**** Data to use

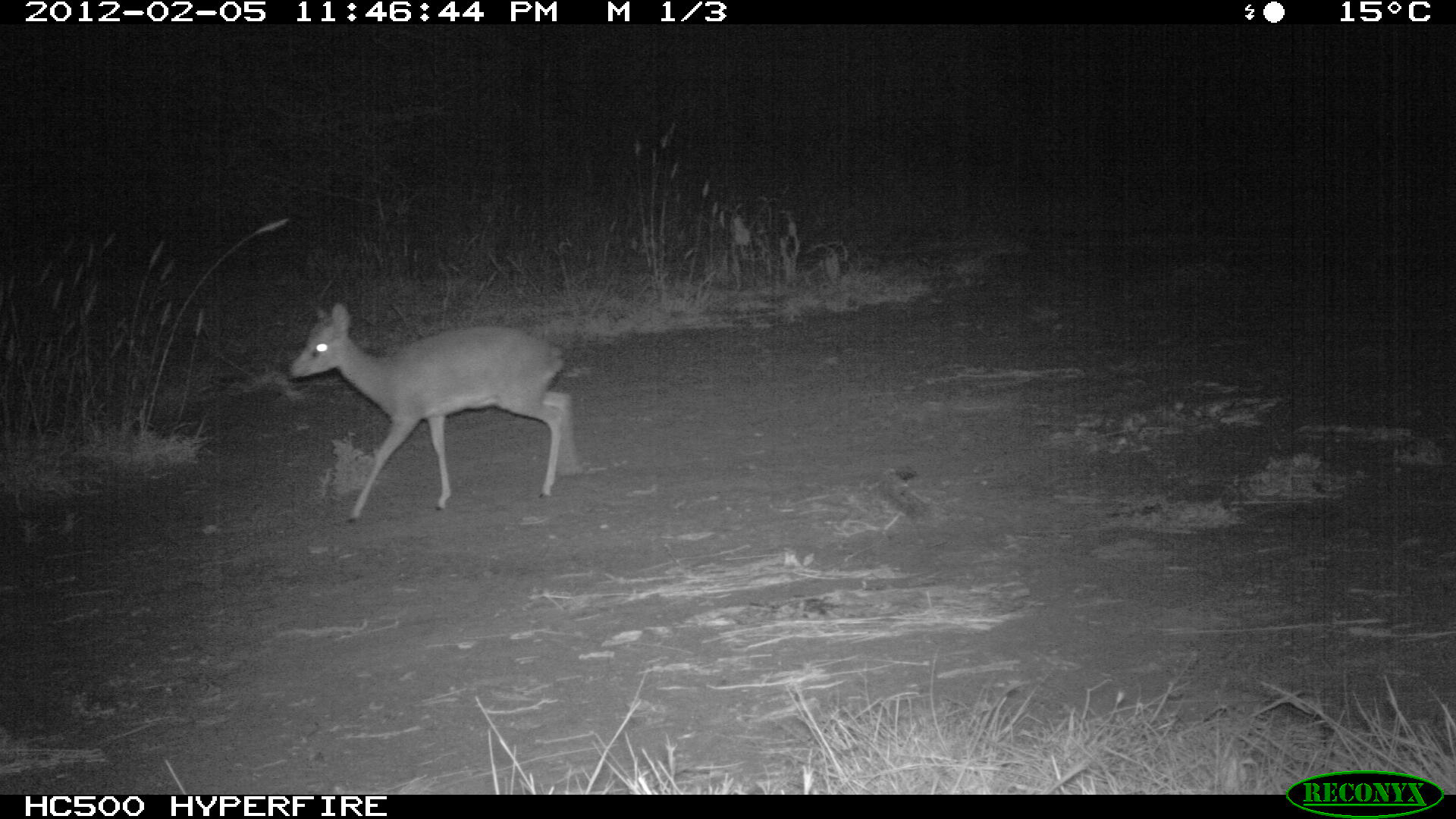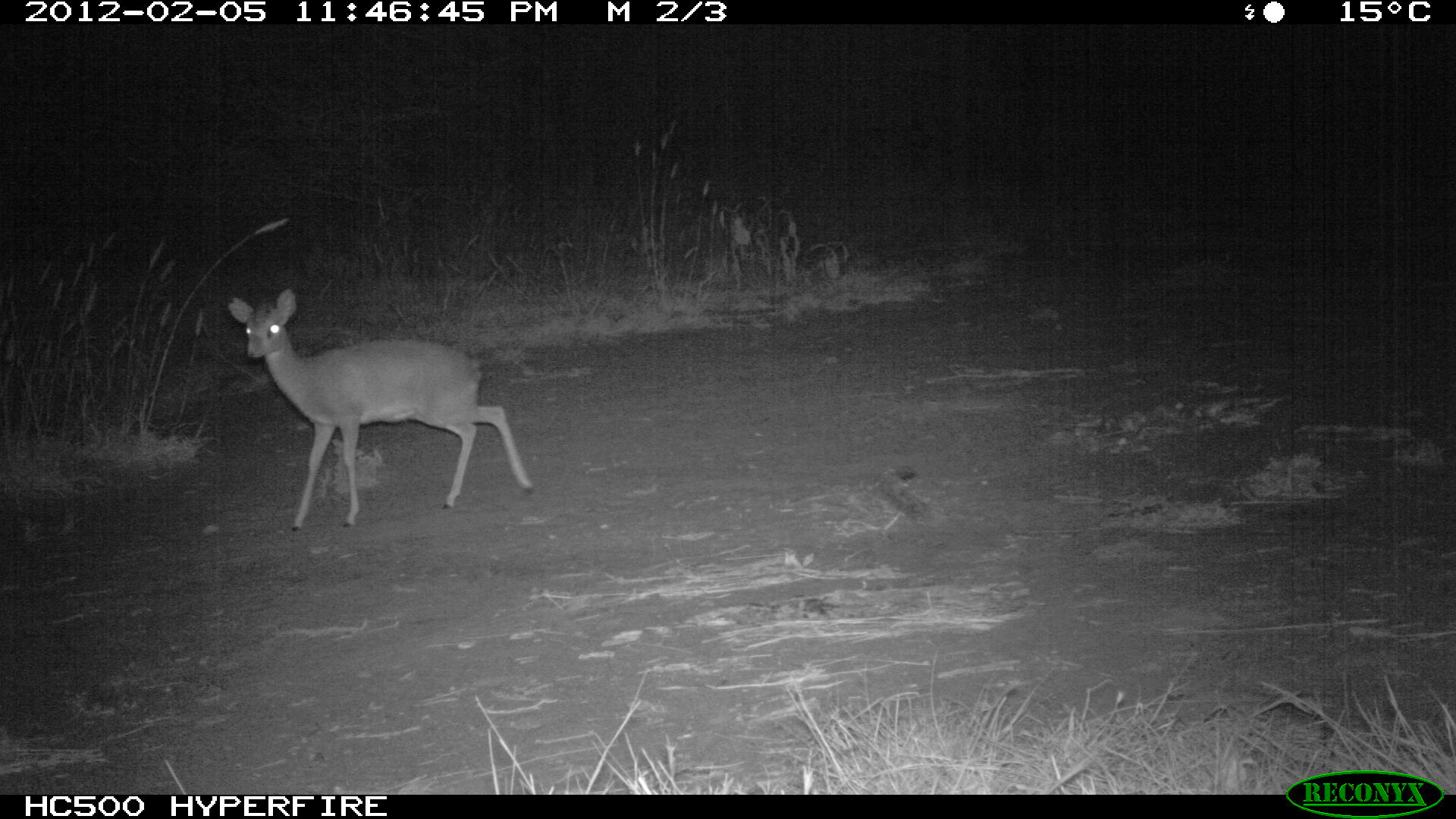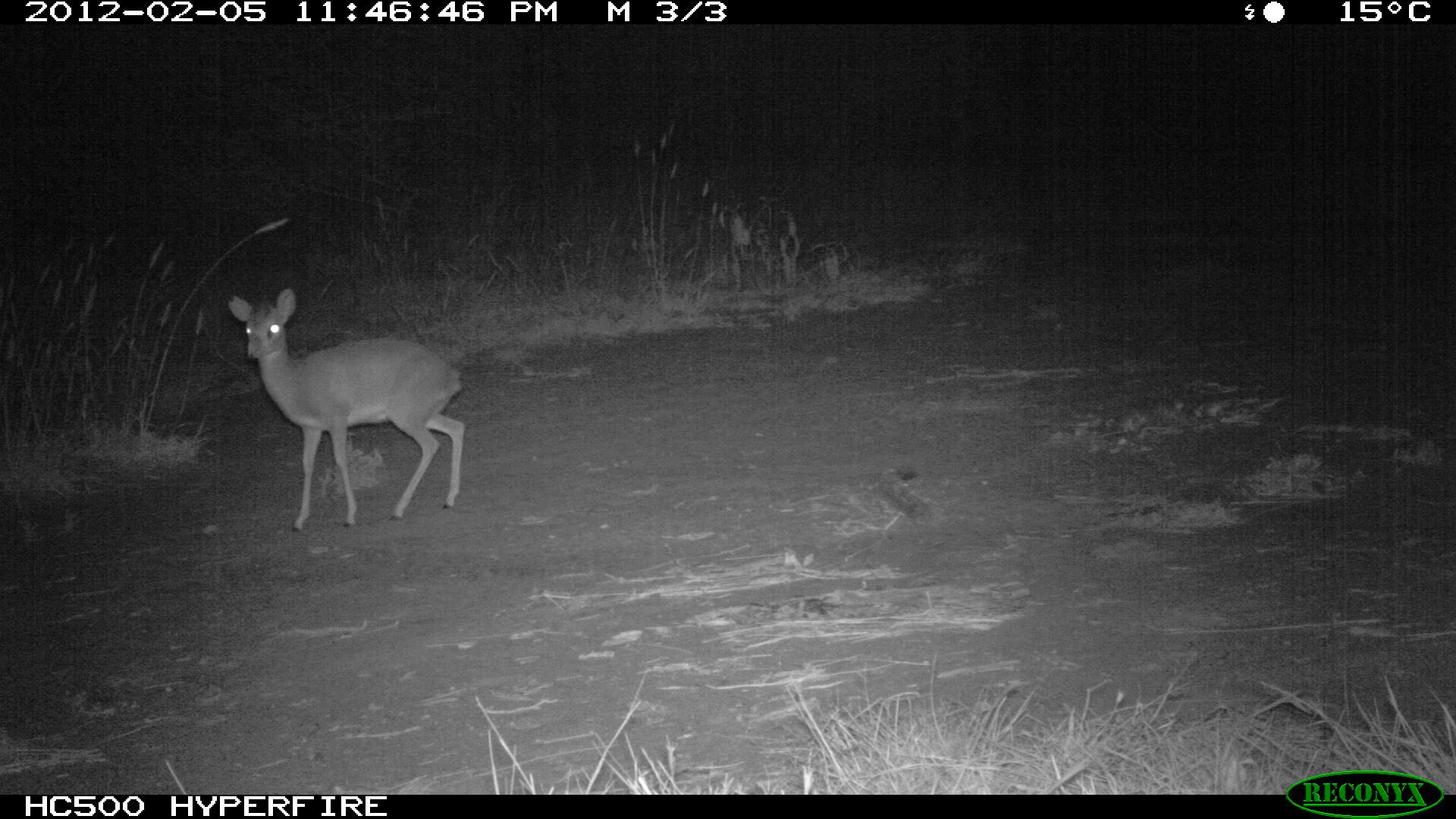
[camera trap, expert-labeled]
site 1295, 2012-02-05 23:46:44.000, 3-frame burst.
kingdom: Animalia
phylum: Chordata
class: Mammalia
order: Artiodactyla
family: Bovidae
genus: Madoqua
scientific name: Madoqua guentheri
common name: günther's dik-dik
Madoqua guentheri (günther's dik-dik), count 1.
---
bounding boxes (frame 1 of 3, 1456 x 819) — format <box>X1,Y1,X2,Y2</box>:
madoqua guentheri: <box>286,299,579,524</box>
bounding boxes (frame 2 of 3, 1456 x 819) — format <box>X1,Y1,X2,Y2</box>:
madoqua guentheri: <box>226,287,534,531</box>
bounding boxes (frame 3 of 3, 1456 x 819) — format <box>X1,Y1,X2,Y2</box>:
madoqua guentheri: <box>225,286,467,534</box>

********

### To do:
Please retype, exactly as written, every line from the line containing "kingdom: Animalia" through the last line of the records above, including both of those lines, and nothing else.

### Expected answer:
kingdom: Animalia
phylum: Chordata
class: Mammalia
order: Artiodactyla
family: Bovidae
genus: Madoqua
scientific name: Madoqua guentheri
common name: günther's dik-dik
Madoqua guentheri (günther's dik-dik), count 1.
---
bounding boxes (frame 1 of 3, 1456 x 819) — format <box>X1,Y1,X2,Y2</box>:
madoqua guentheri: <box>286,299,579,524</box>
bounding boxes (frame 2 of 3, 1456 x 819) — format <box>X1,Y1,X2,Y2</box>:
madoqua guentheri: <box>226,287,534,531</box>
bounding boxes (frame 3 of 3, 1456 x 819) — format <box>X1,Y1,X2,Y2</box>:
madoqua guentheri: <box>225,286,467,534</box>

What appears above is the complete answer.